=== PASSAGE PROVIDED ===

All in the Family

Merrill Lynch moved in with BofA, Wachovia got into bed with Wells Fargo, and the government is now just about everyone's roommate. But the banks bunking together may not be the strangest living arrangements to come from the recession. In fact, according to AARP, the number of multigenerational households skyrocketed 24 percent from 5 million in 2000 to 6.2 million in 2008. And you can find those across Charlotte, where multigenerational families are being forced to reunite under one roof so they have a roof. It's All in the Family, recession style.

Moody Family

THE SITUATION
A family of four (Elaine, thirty-six, and Brad Moody, thirty-seven; daughters Joanna, six, and Lila, four) welcomed Elaine's parents, Jay and Andrea Kabat, both sixty-three, into their south Charlotte home.

WHY
Elaine's dad lost his job and, at sixty-three, his prospects aren't looking so good.

BEST PART
The grandparents have a pretty cool relationship with the kids. (Plus, they do carpool and babysit.)

=== INFORMATION PROVIDED ===

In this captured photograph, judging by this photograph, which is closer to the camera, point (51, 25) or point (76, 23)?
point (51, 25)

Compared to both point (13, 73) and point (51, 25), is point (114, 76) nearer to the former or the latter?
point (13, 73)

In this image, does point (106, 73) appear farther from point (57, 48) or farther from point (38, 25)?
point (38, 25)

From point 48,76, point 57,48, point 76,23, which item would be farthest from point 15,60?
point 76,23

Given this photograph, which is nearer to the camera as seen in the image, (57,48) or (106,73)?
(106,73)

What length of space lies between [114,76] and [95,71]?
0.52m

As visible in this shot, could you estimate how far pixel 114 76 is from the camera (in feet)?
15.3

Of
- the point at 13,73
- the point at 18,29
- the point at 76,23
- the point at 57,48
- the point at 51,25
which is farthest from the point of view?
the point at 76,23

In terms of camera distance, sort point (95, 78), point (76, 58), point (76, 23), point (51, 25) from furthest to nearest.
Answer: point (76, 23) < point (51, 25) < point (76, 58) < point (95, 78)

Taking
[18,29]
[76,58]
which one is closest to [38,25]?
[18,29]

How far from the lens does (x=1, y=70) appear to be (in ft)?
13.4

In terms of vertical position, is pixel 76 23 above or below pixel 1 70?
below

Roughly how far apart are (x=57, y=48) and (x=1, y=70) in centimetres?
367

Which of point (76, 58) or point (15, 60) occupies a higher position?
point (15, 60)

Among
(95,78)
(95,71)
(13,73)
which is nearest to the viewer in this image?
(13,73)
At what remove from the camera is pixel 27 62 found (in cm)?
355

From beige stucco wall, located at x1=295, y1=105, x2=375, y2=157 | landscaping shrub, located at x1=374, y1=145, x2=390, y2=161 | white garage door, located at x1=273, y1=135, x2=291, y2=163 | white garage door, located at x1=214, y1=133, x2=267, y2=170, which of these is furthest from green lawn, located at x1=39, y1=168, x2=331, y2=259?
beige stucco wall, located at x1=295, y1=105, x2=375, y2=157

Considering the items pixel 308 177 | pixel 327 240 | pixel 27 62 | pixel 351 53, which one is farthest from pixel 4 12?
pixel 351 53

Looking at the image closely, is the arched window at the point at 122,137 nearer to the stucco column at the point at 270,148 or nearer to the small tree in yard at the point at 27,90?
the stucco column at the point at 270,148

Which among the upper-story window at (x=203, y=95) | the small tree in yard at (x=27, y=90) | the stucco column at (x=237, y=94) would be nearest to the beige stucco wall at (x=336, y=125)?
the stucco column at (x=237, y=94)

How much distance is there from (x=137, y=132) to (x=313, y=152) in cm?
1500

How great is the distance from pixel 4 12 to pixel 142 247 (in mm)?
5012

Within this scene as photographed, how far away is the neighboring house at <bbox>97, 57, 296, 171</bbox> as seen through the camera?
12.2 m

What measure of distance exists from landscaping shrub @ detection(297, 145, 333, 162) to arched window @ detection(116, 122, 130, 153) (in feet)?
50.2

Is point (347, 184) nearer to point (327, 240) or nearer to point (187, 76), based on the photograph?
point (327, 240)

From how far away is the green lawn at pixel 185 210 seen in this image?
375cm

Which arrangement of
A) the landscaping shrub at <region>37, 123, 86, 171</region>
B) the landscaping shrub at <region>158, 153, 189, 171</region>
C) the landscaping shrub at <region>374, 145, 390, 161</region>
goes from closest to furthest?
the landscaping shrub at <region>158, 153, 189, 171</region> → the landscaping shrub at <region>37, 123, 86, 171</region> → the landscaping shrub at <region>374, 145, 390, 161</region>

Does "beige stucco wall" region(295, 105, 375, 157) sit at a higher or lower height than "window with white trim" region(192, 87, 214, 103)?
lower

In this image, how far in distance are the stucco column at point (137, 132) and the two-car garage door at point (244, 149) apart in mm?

===

_EXERCISES:_
1/ In the "All in the Family" article, why did Jay and Andrea Kabat move into the Moody family's home? Answer in one to three sentences.
2/ According to AARP as cited in the "All in the Family" article, by what percentage did the number of multigenerational households grow between 2000 and 2008?
3/ Write a continuation of the "All in the Family" article about multigenerational households, starting after its last sentence.

_OUTPUTS BY TASK:_
1/ Elaine's father, Jay Kabat, lost his job. At sixty-three, his job prospects are not looking good, so he and Andrea moved into their daughter's south Charlotte home.

2/ It grew 24 percent, from 5 million to 6.2 million.

3/
AWKWARD MOMENT
Sex with your parents down the hall. "At first you think about it, but then you just can't think about it," says Elaine.

COUNTDOWN TO CHANGE
Both Moodys work for BofA, so the whole family is watching their money right now. Probably staying put.
 

THE SITUATION
Twenty-eight-year-old Rob Amos left his pad (and life) in Atlanta to move back in with his mom, Danielle Amos, fifty-four, in Ballantyne.

WHY
The up-and-coming Realtor saw the bubble burst big time and could barely afford to feed his dog, Lucy, let alone pay the $1,500-a-month rent on his Midtown condo.

BEST PART
"It's brought us closer together," says Danielle. "Once he moved out, he became his own person. With him moving back in, he's gotten to know me a little better, and I've gotten to know him a lot better."

AWKWARD MOMENT
Dating is tough enough even when you don't live with your mom. "I wish I could say it's cramping my style," says Rob. "I have no style. I have no life. I'm unemployed and living with my mom."

COUNTDOWN TO CHANGE
Rob is on the job hunt.

Amos Family
Frisch Family

THE SITUATION
Peter and Paula Frisch, sixty-five and sixty-one, respectively, moved into the guest bedroom in daughter Meredith Frisch's Concord house.

WHY
The Frisch's Orlando home had been on the market for months when Paula was laid off. They'd wanted to move to Charlotte anyway.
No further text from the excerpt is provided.